La seconde de 1998, est venue la compléter de la manière suivante : « il n’est pas interdit à un agriculteur de faire bénéficier son successeur de son expérience, particulièrement s’il s’agit d’un membre de la famille, en lui donnant un « coup de main ». Cette activité occasionnelle ne fait pas obstacle au maintien de la retraite, si le retraité n’y consacre pas plus de 10 à 15 heures en moyenne par semaine ».

Ce « coup de main » est donc strictement limité dans sa durée et doit être à titre gratuit. Même si la durée effective du travail est difficile à contrôler et que dans la pratique une tolérance est accordée, la sanction pourrait être la suspension de la retraite, son remboursement et l’appel de cotisation MSA.

Hors cadre familial

 

La circulaire de 1998 semble étendre le coup de main occasionnel au-delà du cadre familial.

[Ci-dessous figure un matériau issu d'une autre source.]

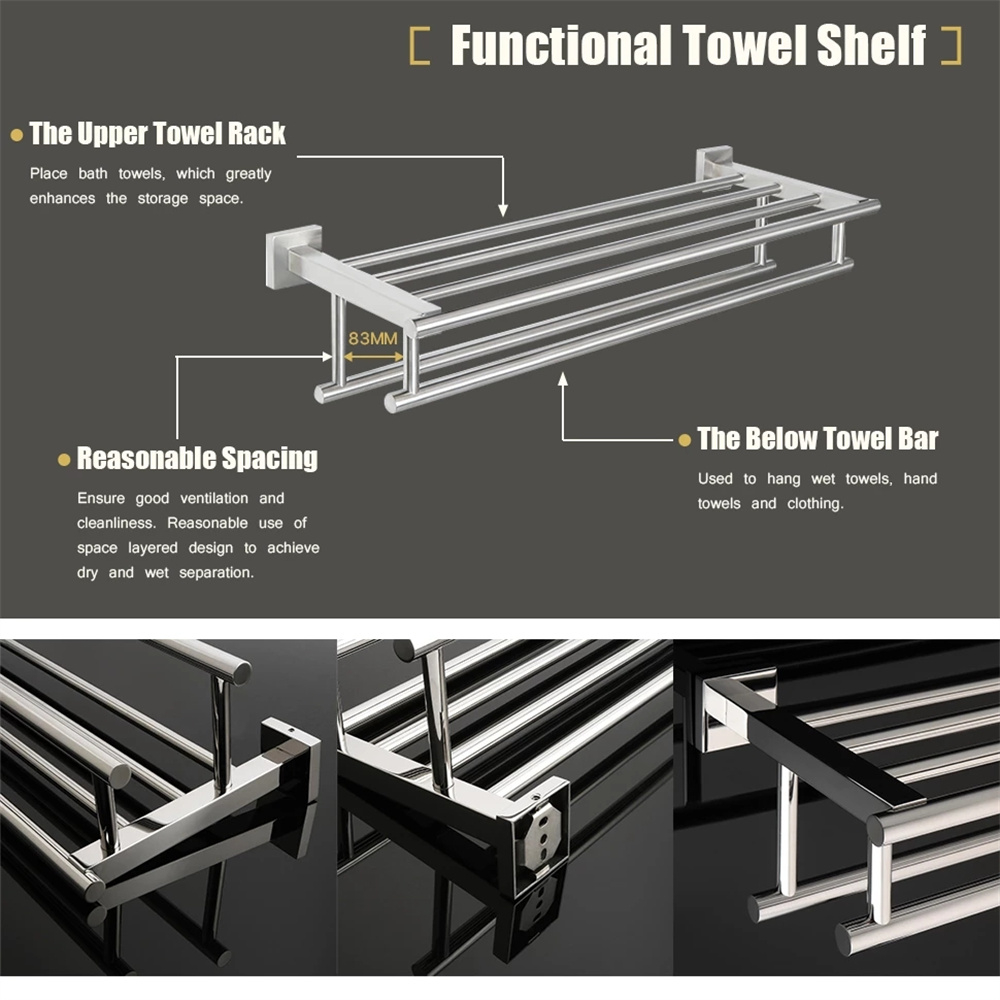 [ Functional Towel Shelf ]

The Upper Towel Rack

Place bath towels, which greatly enhances the storage space.

83MM

Reasonable Spacing

Ensure good ventilation and cleanliness. Reasonable use of space layered design to achieve dry and wet separation.

The Below Towel Bar

Used to hang wet towels, hand towels and clothing.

Lorsque la reprise a eu lieu hors cadre familial, le ministère considère que le « coup de main » s’inscrit dans le cadre de l’entraide réciproque entre agriculteurs. Or un retraité ne rentre dans le cadre de l’entraide que s’il a conservé une « parcelle de subsistance » prévue à l’article L739-32 du code rural.

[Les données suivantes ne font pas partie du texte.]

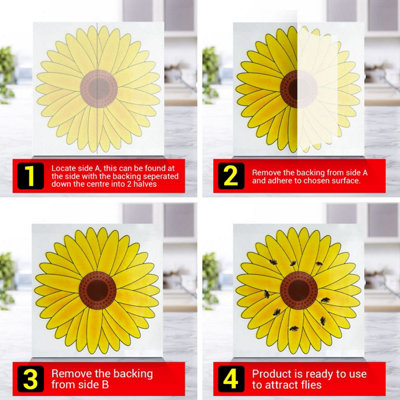 1
Locate side A, this can be found at the side with the backing seperated down the centre into 2 halves

2
Remove the backing from side A and adhere to chosen surface.

3
Remove the backing from side B

4
Product is ready to use to attract flies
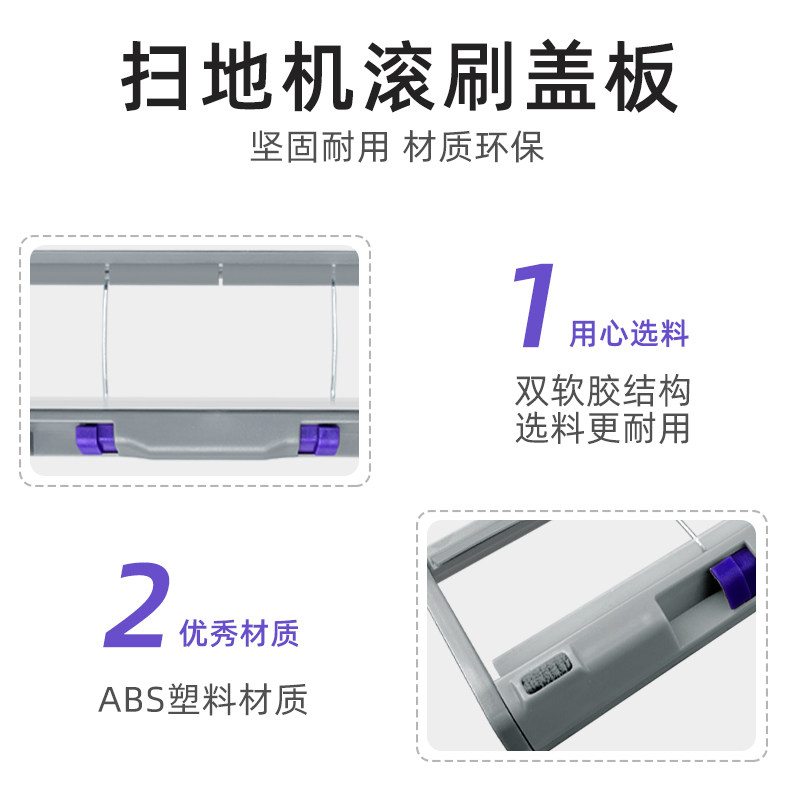 扫地机滚刷盖板

坚固耐用 材质环保

1 用心选料

双软胶结构
选料更耐用

2 优秀材质

ABS塑料材质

Cette entraide est définie par le code rural à l’article L325-1 comme un contrat à titre gratuit réalisé entre agriculteurs par des échanges de services en travail et en moyen d’exploitation. L’entraide peut être occasionnelle, temporaire ou intervenir de manière régulière.

 

Pour les préretraités agricoles par contre, la réglementation est stricte et des règlements européens du Conseil de 1992 et 1999 n’admettent ni le « coup de main » même s’il est exercé dans un cadre familial, ni l’entraide. En cas de contrôle, la sanction serait le remboursement des sommes versées pour la préretraite

Les règles en matière d’assurance

En cas d’accident, les retraités, anciens exploitants agricoles donnant occasionnellement un « coup de main » à l’exploitation, ne sont plus couverts par l’assurance accident des exploitants agricoles (Atexa). Les éventuels accidents sont pris en charge par l’assurance maladie (Amexa). Cette couverture, peut être complétée par une assurance privée facultative qui serait souscrite par l’exploitant dans le cadre de sa responsabilité civile.

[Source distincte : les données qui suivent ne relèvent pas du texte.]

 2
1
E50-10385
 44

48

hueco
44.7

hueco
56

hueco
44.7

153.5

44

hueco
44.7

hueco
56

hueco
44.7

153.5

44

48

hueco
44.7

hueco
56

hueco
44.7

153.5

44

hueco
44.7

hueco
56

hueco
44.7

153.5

Depuis 2008, les cotisants solidaires doivent cotiser pour l’Atexa, toutefois ne sont pas concernés les retraités exploitant une « parcelle de subsistance » et redevables de la cotisation de solidarité. Ainsi un retraité, aidant un autre exploitant au titre de l’entraide ne sera pas non plus couvert pas l’assurance accident du travail et aura, lui aussi, intérêt de souscrire une assurance privée en complément de l’Amexa.

La parcelle de subsistance

Chaque exploitant a la possibilité tout en percevant sa pension de retraite, de continuer à exploiter une petite surface sans que la cessation de son activité ne soit remise en cause. Cette surface est appelée « parcelle de subsistance », sa superficie est fixée par le Schéma Directeur Départemental des structures et est limitée à 1ha pour la zone Bas Pays de Brive, 2ha pour la zone Haut limousin et du Sud Est Limousin et 3ha pour la zone Haute Corrèze.

Cette entraide est définie par le code rural à l’article L325-1 comme un contrat à titre gratuit réalisé entre agriculteurs par des échanges de services en travail et en moyen d’exploitation. L’entraide peut être occasionnelle, temporaire ou intervenir de manière régulière.